Konowa coughed. “They wouldn’t build a latrine outside the fort like that. Couldn’t that also mean tunnel opening? Everything would look dark down there without light?”

“But why all the way out there? Why not bring it right into the fort?”

“Geologic reasons perhaps,” Yimt said. “Might have been too difficult trying to tunnel through this stuff. Everything looks like it was done fast and with less than a master stone mason’s attention to detail.”

“Whatever the reason, that could be a tunnel,” Konowa said. “If it is, then we need to explore it.”

Pimmer rubbed his chin as if debating his next words very carefully. “Not to throw a damper on things, but won’t that take time, time we don’t have.”

Now you worry about time . “We’ll make time,” Konowa said, making sure his tone gave no room for argument. “RSM, when the regiment arrives, I want that rock pile searched. If it’s a tunnel entrance, I want to know what’s down there. Viceroy, look at that map again. If there are any other oddities on there that could mean a tunnel or hole or anything like that, I want to know.” His words were coming out faster than he intended, but he didn’t care. Visyna and Kritton were both alive, and they were somewhere nearby. He knew it. And he was going to find both of them.

“This does shed new light on things,” Pimmer said, standing up and wandering off with his map held close to his face. Konowa watched him walk over to where Tyul was sitting and plop down in front of him. He spread the map out between them, sheltering it from the snow with part of his robe, and began talking. The elf ignored him though Pimmer didn’t seem to notice.

Konowa turned back to Yimt, who was staring up at him with a questioning look.

“What?”

“It’s just that the last time I saw you look that happy, you were killing something,” Yimt said.
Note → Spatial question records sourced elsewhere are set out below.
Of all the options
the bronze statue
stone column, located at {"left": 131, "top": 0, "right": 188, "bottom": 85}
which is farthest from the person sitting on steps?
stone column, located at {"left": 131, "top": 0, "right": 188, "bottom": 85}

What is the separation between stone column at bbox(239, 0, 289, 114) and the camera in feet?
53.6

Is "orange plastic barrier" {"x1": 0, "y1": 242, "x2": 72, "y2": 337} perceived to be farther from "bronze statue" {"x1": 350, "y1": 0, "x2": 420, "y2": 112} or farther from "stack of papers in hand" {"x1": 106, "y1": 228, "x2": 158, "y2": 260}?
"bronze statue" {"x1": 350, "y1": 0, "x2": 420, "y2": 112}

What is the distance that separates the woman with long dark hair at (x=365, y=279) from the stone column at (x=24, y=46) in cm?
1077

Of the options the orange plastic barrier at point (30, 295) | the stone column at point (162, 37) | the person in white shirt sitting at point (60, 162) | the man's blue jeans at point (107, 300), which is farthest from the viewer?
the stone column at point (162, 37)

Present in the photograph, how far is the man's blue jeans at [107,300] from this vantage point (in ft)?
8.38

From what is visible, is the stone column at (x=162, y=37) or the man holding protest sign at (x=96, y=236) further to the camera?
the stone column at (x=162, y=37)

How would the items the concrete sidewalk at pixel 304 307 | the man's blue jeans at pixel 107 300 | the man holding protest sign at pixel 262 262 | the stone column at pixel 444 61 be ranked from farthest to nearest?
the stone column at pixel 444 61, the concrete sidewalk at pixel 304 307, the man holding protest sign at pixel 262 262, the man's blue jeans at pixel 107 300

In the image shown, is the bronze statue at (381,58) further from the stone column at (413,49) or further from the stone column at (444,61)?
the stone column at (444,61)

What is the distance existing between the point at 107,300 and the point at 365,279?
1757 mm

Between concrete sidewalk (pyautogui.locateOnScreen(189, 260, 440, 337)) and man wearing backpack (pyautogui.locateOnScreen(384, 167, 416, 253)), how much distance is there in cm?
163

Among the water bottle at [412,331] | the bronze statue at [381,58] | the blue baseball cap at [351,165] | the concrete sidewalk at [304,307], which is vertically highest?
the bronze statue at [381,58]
Was Konowa going mad? He’d just walked through a field of horrors and this is how he reacted? But it wasn’t that. He struggled to understand the feeling swelling inside him. It was. . balance. All his life he’d been angry, thinking that one day he’d find peace and be able to come to terms with the world and his place in it. But he’d had it all wrong. He’d been miserable with his anger, but it gave him purpose. To lose it would be to rob him of something important. He needed his anger, but he needed more, too. He needed to be part of something. For a long time the regiment had served that role. It was his family. The time in the forest during his banishment had been hell. He realized that despite his outward bravado he wasn’t so different from everyone else. He wanted to be part of something more than himself. Maybe he could find it with Visyna. All he knew for certain was that the time was coming when he would have to make choices. Permanent, inviolable choices.